■ Your tasks
**1.** Please translate this sentence from the forestry and milling forum thread below into Spanish: "I've had a lot of requests from people for a forestry and milling topic on WoodworkingTalk.com and I wanted to fill the void."
**2.** Carry on the forestry and milling forum thread below from the point where it stops.

■ Selected passage

+++++

# New Forestry & Milling Topic



## Nathan (Aug 17, 2006)

Hey Guys,

I've had a lot of requests from people for a forestry and milling topic on WoodworkingTalk.com and I wanted to fill the void. I hope you guys enjoy! :thumbsup:

Thanks,
Nathan


----------



## firefighteremt153 (Jan 25, 2008)

:thumbsup: Yay


----------



## TexasTimbers (Oct 17, 2006)

Nathan, thanks a bunch! I was just going to post a forestry related photo in the General Woodworking section, and was just sanning the board for spam and such. I had to kind of do a double-take, when I saw the words "forestry" and "milling". :laughing: 

Thanks again, we appreciate it! :thumbsup:


----------



## Daren (Oct 14, 2006)

+++++

■ Stored data
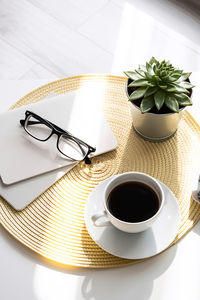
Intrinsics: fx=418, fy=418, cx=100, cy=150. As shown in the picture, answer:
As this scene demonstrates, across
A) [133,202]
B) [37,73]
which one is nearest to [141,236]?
[133,202]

+++++

■ Answers for the exercise
**1.** He recibido muchas solicitudes de personas para un tema de silvicultura y aserrado en WoodworkingTalk.com y quise llenar ese vacío.

**2.**
Works for me :thumbsup:


----------



## Gerry KIERNAN (Apr 20, 2007)

Me too!

Gerry


----------



## dbhost (Jan 28, 2008)

Looks good to me! Looking forward to Darren's posts regarding urban logging...


----------



## Marko (Feb 11, 2008)

yeah Mon!!!! Works for me too....preciate it! Danke,Fahdesto,Thankyou!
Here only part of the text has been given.